→ **Exercise 1**
Translate this sentence from the interview into Spanish: "But I would warn anyone thinking of self-publishing that it is not easy."
→ **Exercise 2**
Write out the interview from "BH: Okay, your" up to and including "depending on perspective.", keeping every word unchanged.

BH: What’s your one-paragraph pitch for your novel, Vampyre Kisses?
EK: Vampyre Kisses is an enthralling story about a young woman, Faith, who meets a 400-year-old vampire named Trent. It isn’t long before Faith learns that she herself is a witch with a long family history. After finding out that Trent is a vampire along with being a terrific kisser he helps her find a way to take control of her powers. Soon powerful gems are stolen from the werewolf royalty and vampire master and they must be found. The reader will take a journey through a new kind of universe that is full of gods, vampires, witches and werewolves.
BH: Tell us a little about your path to publication.
EK: Well, I did try to go the traditional route, but I didn’t have any agents that wanted to take my story on. After awhile I decided to self publish my book. I truly believe that the book is great and with good marketing on my part I can get a wide range of people interested in it. I have readers all over the USA along with readers in the UK, Spain, and India. But I would warn anyone thinking of self-publishing that it is not easy. It takes you putting in your own money, lots of time, and being very open minded to do well.
BH: Okay, your bio saying that you’re a “young fiction writer” begs the rather rude question: how old are you? “Young” could be twelve or eighty-five, depending on perspective.
EK: hehe. I haven’t gotten this question yet! To be honest, I am a little over 90. Haha. J/K. Actually I am 25, which is young. I don’t care what anyone says!
BH: How long have you been writing fiction?

→ **Data block**

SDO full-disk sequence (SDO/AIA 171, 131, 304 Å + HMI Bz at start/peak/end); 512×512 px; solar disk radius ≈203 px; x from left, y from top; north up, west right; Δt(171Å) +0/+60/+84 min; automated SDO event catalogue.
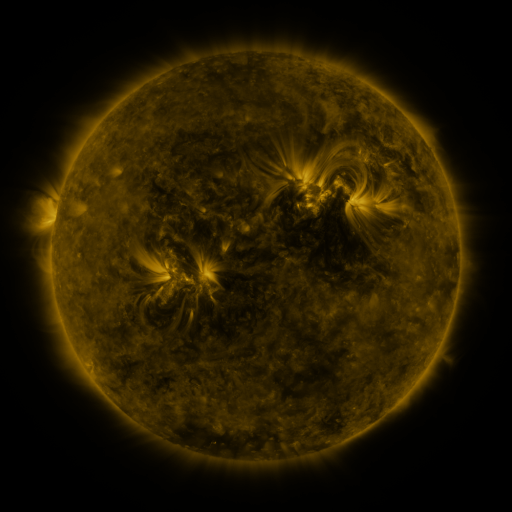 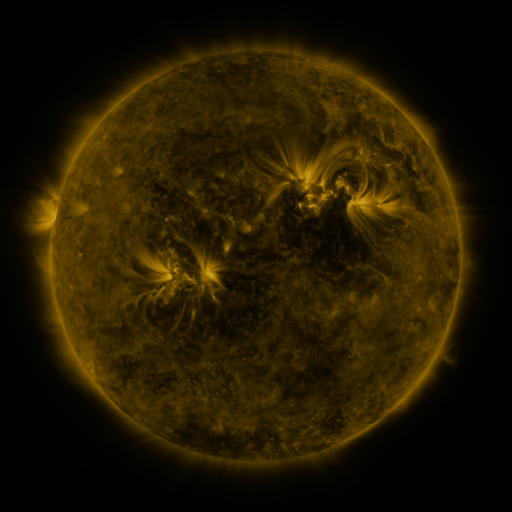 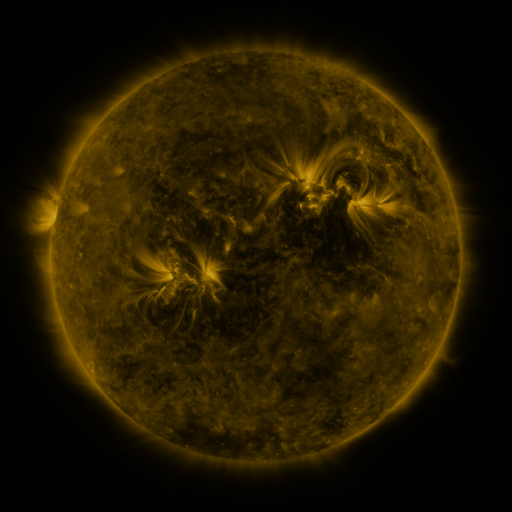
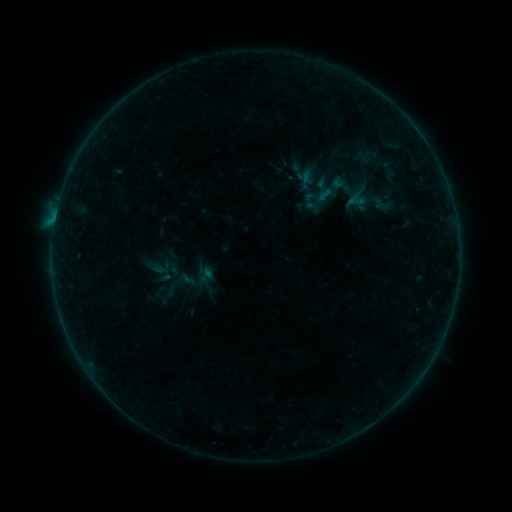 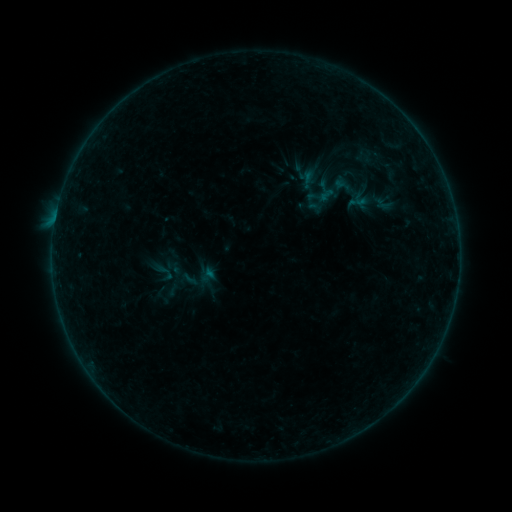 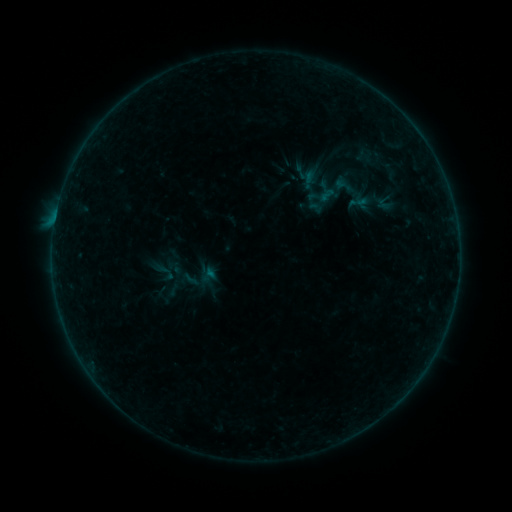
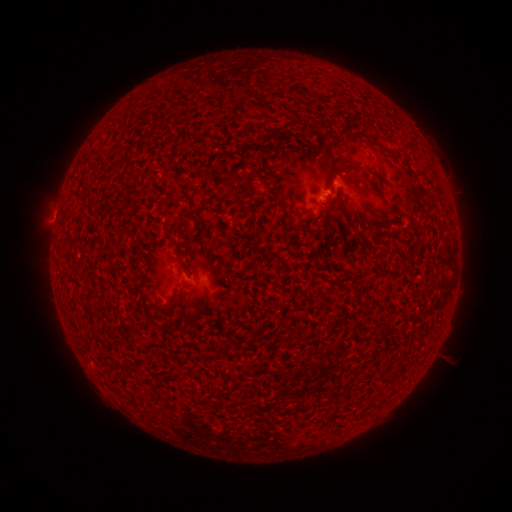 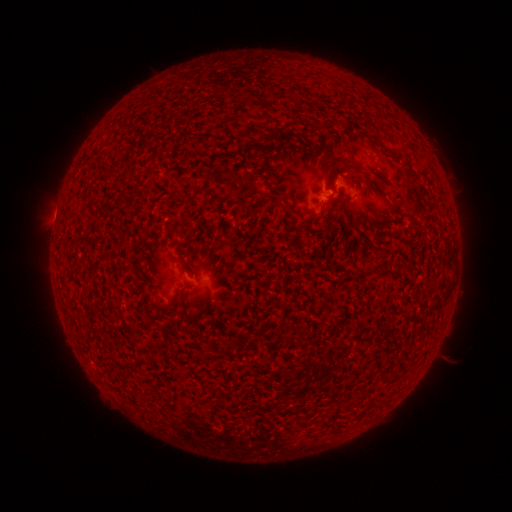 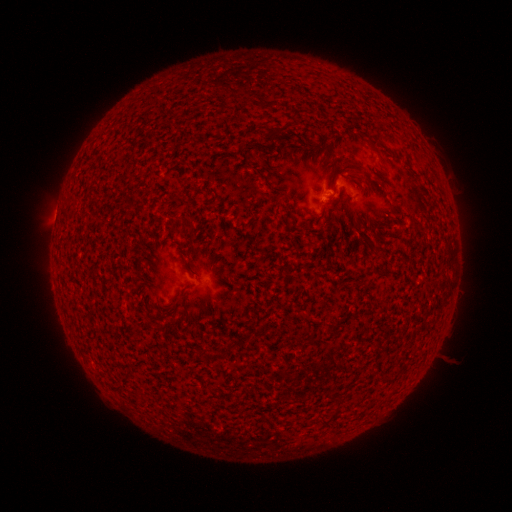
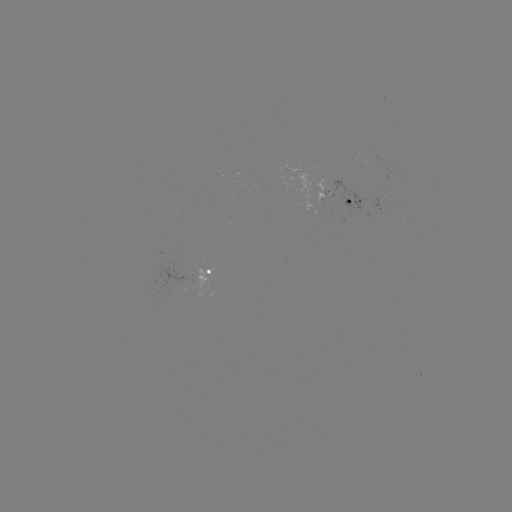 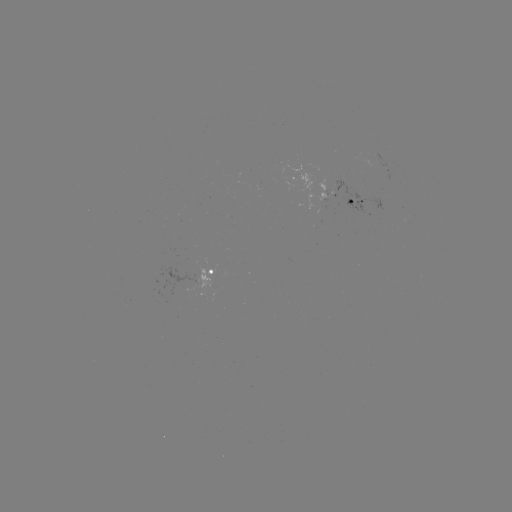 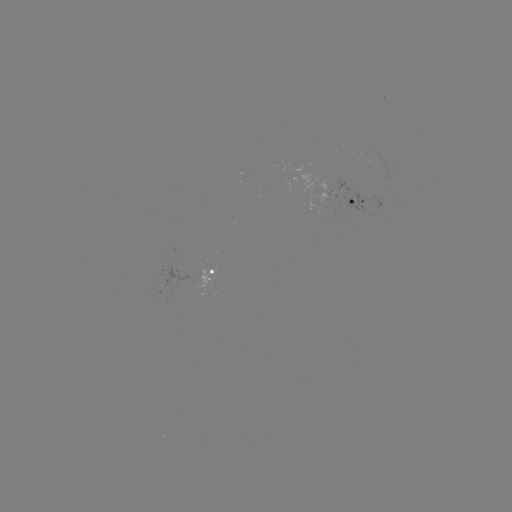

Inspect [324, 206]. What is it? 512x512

→ **Complete response 1**
Pero advertiría a cualquiera que esté pensando en autopublicarse que no es fácil.

→ **Complete response 2**
BH: Okay, your bio saying that you’re a “young fiction writer” begs the rather rude question: how old are you? “Young” could be twelve or eighty-five, depending on perspective.